[Start EXCERPTED DATA]

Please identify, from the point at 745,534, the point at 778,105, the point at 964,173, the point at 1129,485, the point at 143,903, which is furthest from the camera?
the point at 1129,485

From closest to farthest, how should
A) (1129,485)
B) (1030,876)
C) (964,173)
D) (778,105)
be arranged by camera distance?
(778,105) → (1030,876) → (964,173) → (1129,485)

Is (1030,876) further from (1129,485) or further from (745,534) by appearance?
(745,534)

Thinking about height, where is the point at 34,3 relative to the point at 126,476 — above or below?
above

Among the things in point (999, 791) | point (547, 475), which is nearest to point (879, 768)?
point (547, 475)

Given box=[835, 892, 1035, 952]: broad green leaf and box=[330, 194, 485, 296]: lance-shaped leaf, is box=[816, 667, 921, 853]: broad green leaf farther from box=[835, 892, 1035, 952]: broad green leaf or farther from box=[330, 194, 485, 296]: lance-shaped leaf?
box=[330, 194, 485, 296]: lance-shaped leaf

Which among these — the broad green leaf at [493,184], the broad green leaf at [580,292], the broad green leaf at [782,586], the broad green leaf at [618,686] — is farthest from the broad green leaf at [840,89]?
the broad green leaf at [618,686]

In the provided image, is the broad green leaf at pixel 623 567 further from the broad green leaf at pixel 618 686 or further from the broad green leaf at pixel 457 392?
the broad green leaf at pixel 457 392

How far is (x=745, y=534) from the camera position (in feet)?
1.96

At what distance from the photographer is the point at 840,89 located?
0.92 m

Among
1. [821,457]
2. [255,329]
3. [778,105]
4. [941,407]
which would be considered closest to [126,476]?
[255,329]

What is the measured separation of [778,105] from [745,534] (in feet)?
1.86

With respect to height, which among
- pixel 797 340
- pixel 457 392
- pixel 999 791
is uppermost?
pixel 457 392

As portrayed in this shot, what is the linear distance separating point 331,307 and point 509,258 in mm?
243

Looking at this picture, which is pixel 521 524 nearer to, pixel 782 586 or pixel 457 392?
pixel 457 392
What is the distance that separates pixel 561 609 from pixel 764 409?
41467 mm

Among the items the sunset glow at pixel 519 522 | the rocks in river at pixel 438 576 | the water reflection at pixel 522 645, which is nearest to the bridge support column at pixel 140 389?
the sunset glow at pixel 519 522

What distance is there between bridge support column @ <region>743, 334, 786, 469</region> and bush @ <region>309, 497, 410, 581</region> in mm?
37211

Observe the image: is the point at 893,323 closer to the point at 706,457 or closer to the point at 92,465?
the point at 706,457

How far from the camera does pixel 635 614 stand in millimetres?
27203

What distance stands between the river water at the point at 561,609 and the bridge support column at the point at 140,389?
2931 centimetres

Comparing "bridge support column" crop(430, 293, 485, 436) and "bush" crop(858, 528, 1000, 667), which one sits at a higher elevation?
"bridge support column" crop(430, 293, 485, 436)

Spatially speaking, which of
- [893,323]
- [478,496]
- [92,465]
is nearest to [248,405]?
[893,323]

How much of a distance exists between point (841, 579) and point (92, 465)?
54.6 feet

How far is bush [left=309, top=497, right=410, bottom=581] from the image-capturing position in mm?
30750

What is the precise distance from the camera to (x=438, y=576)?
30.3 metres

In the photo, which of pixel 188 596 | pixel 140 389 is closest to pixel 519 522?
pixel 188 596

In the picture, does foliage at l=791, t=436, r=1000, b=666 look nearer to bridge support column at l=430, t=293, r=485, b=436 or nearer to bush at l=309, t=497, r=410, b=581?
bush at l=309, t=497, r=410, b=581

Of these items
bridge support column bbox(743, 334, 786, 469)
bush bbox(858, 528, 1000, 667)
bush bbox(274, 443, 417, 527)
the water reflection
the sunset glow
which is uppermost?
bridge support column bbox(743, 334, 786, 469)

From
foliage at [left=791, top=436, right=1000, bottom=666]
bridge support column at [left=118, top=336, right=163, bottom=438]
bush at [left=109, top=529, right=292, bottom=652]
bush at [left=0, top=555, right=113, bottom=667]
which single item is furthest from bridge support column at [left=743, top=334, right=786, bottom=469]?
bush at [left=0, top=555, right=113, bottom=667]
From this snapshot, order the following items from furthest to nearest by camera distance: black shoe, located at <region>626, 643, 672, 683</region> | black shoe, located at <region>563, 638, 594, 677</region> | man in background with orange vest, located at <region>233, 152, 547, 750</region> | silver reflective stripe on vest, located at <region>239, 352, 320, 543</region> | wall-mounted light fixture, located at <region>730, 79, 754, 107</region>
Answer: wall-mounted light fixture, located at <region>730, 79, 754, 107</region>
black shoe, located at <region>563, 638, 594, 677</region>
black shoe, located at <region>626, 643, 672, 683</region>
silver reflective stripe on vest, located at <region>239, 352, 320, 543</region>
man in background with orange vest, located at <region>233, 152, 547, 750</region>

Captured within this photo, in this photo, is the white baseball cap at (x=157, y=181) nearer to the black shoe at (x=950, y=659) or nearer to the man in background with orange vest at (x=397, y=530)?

[End EXCERPTED DATA]

TASK INSTRUCTIONS:
Copy out all of the material above word for word, without adding, dropping, or changing anything.

PROBLEM SOLUTION:
Please identify, from the point at 745,534, the point at 778,105, the point at 964,173, the point at 1129,485, the point at 143,903, which is furthest from the camera?
the point at 1129,485

From closest to farthest, how should
A) (1129,485)
B) (1030,876)
C) (964,173)
D) (778,105)
be arranged by camera distance?
(778,105) → (1030,876) → (964,173) → (1129,485)

Is (1030,876) further from (1129,485) or further from (745,534) by appearance?
(745,534)

Thinking about height, where is the point at 34,3 relative to the point at 126,476 — above or below?
above

Among the things in point (999, 791) | point (547, 475), which is nearest to point (879, 768)?
point (547, 475)

Given box=[835, 892, 1035, 952]: broad green leaf and box=[330, 194, 485, 296]: lance-shaped leaf, is box=[816, 667, 921, 853]: broad green leaf farther from box=[835, 892, 1035, 952]: broad green leaf or farther from box=[330, 194, 485, 296]: lance-shaped leaf?
box=[330, 194, 485, 296]: lance-shaped leaf

Which among these — the broad green leaf at [493,184], the broad green leaf at [580,292], the broad green leaf at [782,586], the broad green leaf at [618,686] — is farthest from the broad green leaf at [840,89]?
the broad green leaf at [618,686]

In the provided image, is the broad green leaf at pixel 623 567 further from the broad green leaf at pixel 618 686 or further from the broad green leaf at pixel 457 392?
the broad green leaf at pixel 457 392

How far is (x=745, y=534) from the camera position (in feet)?
1.96

At what distance from the photographer is the point at 840,89 located?
0.92 m

Among
1. [821,457]
2. [255,329]
3. [778,105]
4. [941,407]
which would be considered closest to [126,476]?
[255,329]

What is the measured separation of [778,105] from [745,534] (in feet)?
1.86

With respect to height, which among
- pixel 797 340
- pixel 457 392
- pixel 999 791
is uppermost?
pixel 457 392

As portrayed in this shot, what is the linear distance separating point 331,307 and point 509,258 in mm?
243

Looking at this picture, which is pixel 521 524 nearer to, pixel 782 586 or pixel 457 392?
pixel 457 392
What is the distance that separates pixel 561 609 from pixel 764 409?
41467 mm

Among the items the sunset glow at pixel 519 522 | the rocks in river at pixel 438 576 | the water reflection at pixel 522 645, which is nearest to the bridge support column at pixel 140 389?
the sunset glow at pixel 519 522

What distance is there between bridge support column @ <region>743, 334, 786, 469</region> and bush @ <region>309, 497, 410, 581</region> in mm?
37211

Observe the image: is the point at 893,323 closer to the point at 706,457 or closer to the point at 92,465?
the point at 706,457

How far from the camera does pixel 635 614 stand in millimetres?
27203

What distance stands between the river water at the point at 561,609 and the bridge support column at the point at 140,389?
2931 centimetres

Comparing "bridge support column" crop(430, 293, 485, 436) and "bush" crop(858, 528, 1000, 667), which one sits at a higher elevation?
"bridge support column" crop(430, 293, 485, 436)

Spatially speaking, which of
- [893,323]
- [478,496]
- [92,465]
is nearest to [248,405]?
[893,323]

How much of a distance exists between point (841, 579) and point (92, 465)?
54.6 feet

How far is bush [left=309, top=497, right=410, bottom=581] from the image-capturing position in mm?
30750

What is the precise distance from the camera to (x=438, y=576)?
30.3 metres

In the photo, which of pixel 188 596 | pixel 140 389 is closest to pixel 519 522?
pixel 188 596

In the picture, does foliage at l=791, t=436, r=1000, b=666 look nearer to bridge support column at l=430, t=293, r=485, b=436 or nearer to bush at l=309, t=497, r=410, b=581?
bush at l=309, t=497, r=410, b=581

Of these items
bridge support column bbox(743, 334, 786, 469)
bush bbox(858, 528, 1000, 667)
bush bbox(274, 443, 417, 527)
the water reflection
the sunset glow
which is uppermost?
bridge support column bbox(743, 334, 786, 469)

From
foliage at [left=791, top=436, right=1000, bottom=666]
bridge support column at [left=118, top=336, right=163, bottom=438]
bush at [left=109, top=529, right=292, bottom=652]
bush at [left=0, top=555, right=113, bottom=667]
which single item is furthest from bridge support column at [left=743, top=334, right=786, bottom=469]?
bush at [left=0, top=555, right=113, bottom=667]
From this snapshot, order the following items from furthest to nearest by camera distance: black shoe, located at <region>626, 643, 672, 683</region> | black shoe, located at <region>563, 638, 594, 677</region> | man in background with orange vest, located at <region>233, 152, 547, 750</region> | silver reflective stripe on vest, located at <region>239, 352, 320, 543</region> | wall-mounted light fixture, located at <region>730, 79, 754, 107</region>
Answer: wall-mounted light fixture, located at <region>730, 79, 754, 107</region>
black shoe, located at <region>563, 638, 594, 677</region>
black shoe, located at <region>626, 643, 672, 683</region>
silver reflective stripe on vest, located at <region>239, 352, 320, 543</region>
man in background with orange vest, located at <region>233, 152, 547, 750</region>

Captured within this photo, in this photo, is the white baseball cap at (x=157, y=181) nearer to the black shoe at (x=950, y=659) or nearer to the man in background with orange vest at (x=397, y=530)?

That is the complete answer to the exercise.